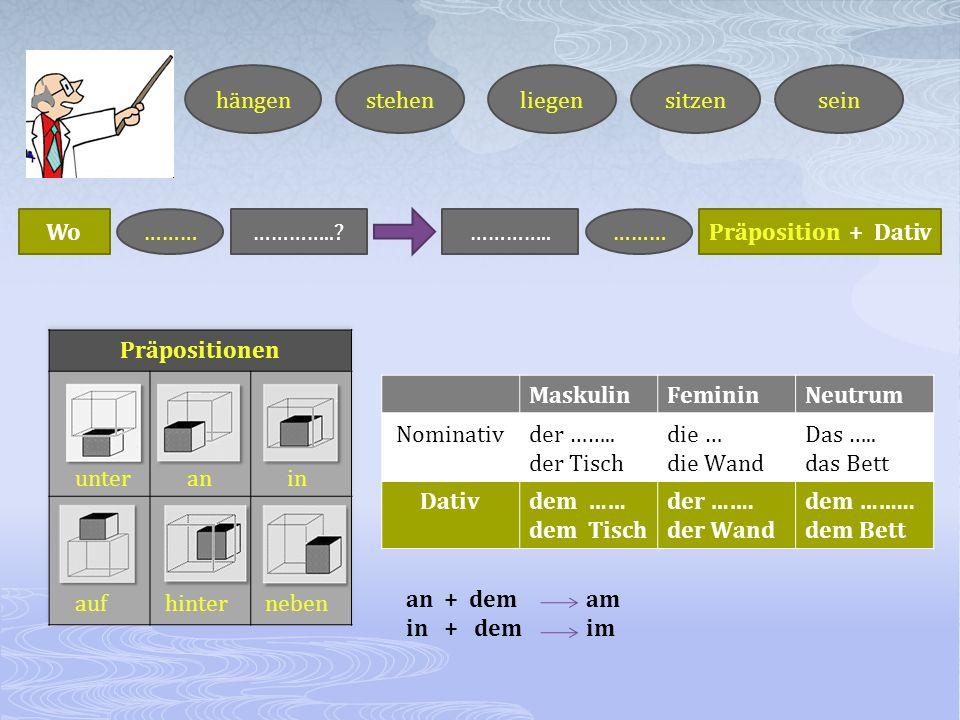 Wo hängenstehenliegensitzensein Präposition + Dativ…………………..?…………..……… MaskulinFemininNeutrum Nominativder ……..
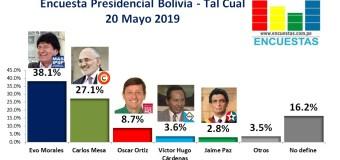 Encuesta Presidencial Bolivia, Tal Cual – 20 Mayo 2019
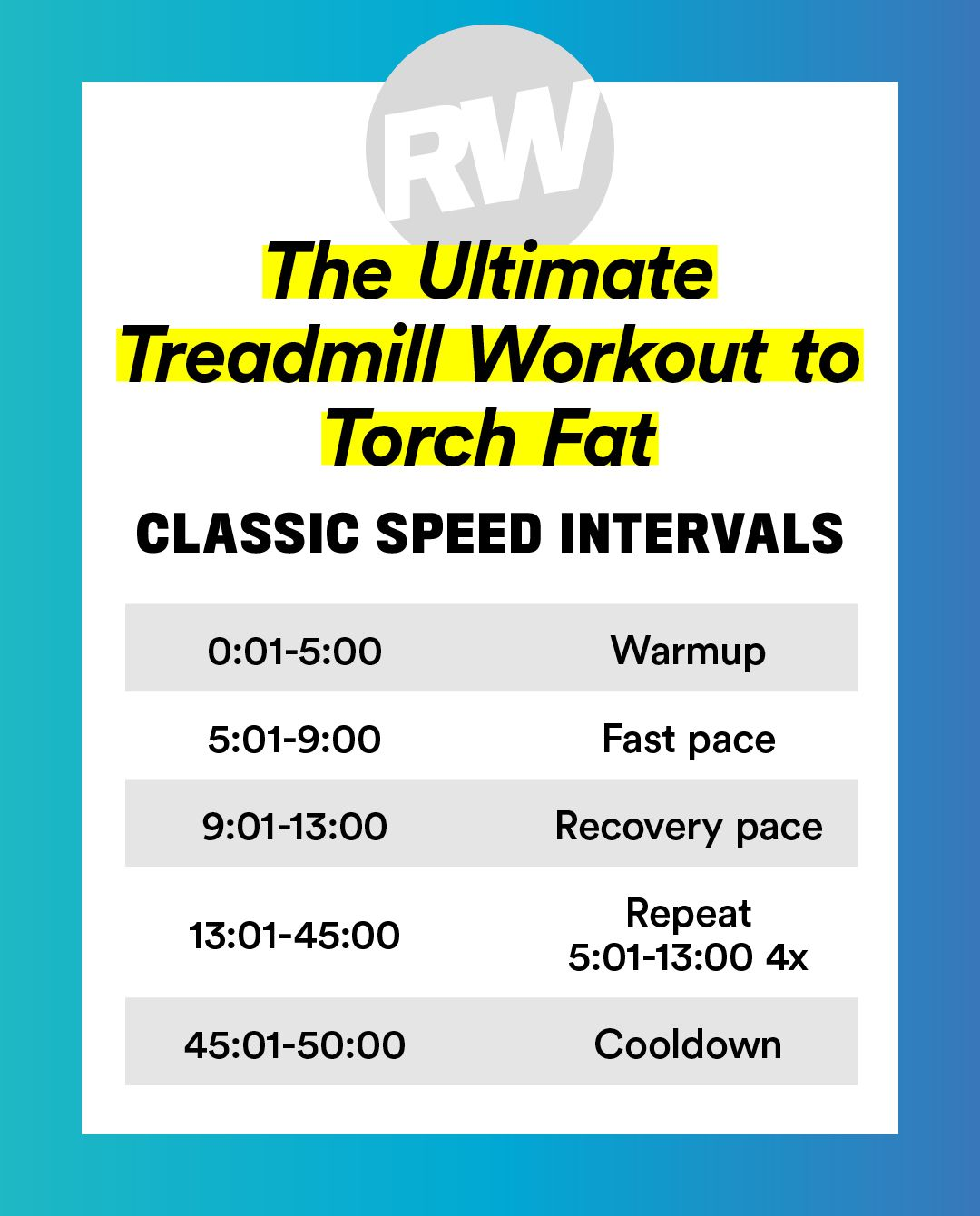 Routines easy to weight fast lose exercise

* [Problem]:
Return the data exactly. Pictures stay out.

* [Completed task]:
 Wo hängenstehenliegensitzensein Präposition + Dativ…………………..?…………..……… MaskulinFemininNeutrum Nominativder ……..
 Encuesta Presidencial Bolivia, Tal Cual – 20 Mayo 2019
 Routines easy to weight fast lose exercise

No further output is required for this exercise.